━━━━━ DATA EXCERPTS ━━━━━

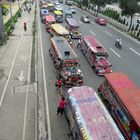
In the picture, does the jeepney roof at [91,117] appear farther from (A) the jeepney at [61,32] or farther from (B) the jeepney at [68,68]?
(A) the jeepney at [61,32]

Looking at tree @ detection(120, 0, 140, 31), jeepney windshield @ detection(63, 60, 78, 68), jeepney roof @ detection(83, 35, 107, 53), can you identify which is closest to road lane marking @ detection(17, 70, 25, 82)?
jeepney windshield @ detection(63, 60, 78, 68)

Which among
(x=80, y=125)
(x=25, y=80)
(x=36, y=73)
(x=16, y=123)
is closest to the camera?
(x=80, y=125)

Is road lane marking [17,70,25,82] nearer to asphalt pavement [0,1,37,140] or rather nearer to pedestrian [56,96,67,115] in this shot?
asphalt pavement [0,1,37,140]

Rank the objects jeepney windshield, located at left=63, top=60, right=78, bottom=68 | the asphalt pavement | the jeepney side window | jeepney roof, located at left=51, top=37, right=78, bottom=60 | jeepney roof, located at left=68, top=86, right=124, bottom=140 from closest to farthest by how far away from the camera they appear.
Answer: jeepney roof, located at left=68, top=86, right=124, bottom=140 < the jeepney side window < the asphalt pavement < jeepney windshield, located at left=63, top=60, right=78, bottom=68 < jeepney roof, located at left=51, top=37, right=78, bottom=60

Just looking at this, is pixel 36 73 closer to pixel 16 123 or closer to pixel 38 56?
pixel 38 56

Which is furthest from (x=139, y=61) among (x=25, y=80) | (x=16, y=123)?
(x=16, y=123)

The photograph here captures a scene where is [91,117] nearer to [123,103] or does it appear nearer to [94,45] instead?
[123,103]

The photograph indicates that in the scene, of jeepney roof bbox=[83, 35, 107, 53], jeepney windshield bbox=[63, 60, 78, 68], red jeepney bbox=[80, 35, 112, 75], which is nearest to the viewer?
jeepney windshield bbox=[63, 60, 78, 68]
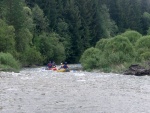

━━━━━

▶ WHAT TO WORK ON: Can you extract, word for word, the part of the material that opens with the line containing "The photograph here" and runs through the end of the material, leaving out any pictures?

▶ EXPECTED ANSWER:
The photograph here captures a scene where is [91,117] nearer to [123,103] or does it appear nearer to [94,45] instead?
[123,103]

The photograph indicates that in the scene, of jeepney roof bbox=[83, 35, 107, 53], jeepney windshield bbox=[63, 60, 78, 68], red jeepney bbox=[80, 35, 112, 75], which is nearest to the viewer?
jeepney windshield bbox=[63, 60, 78, 68]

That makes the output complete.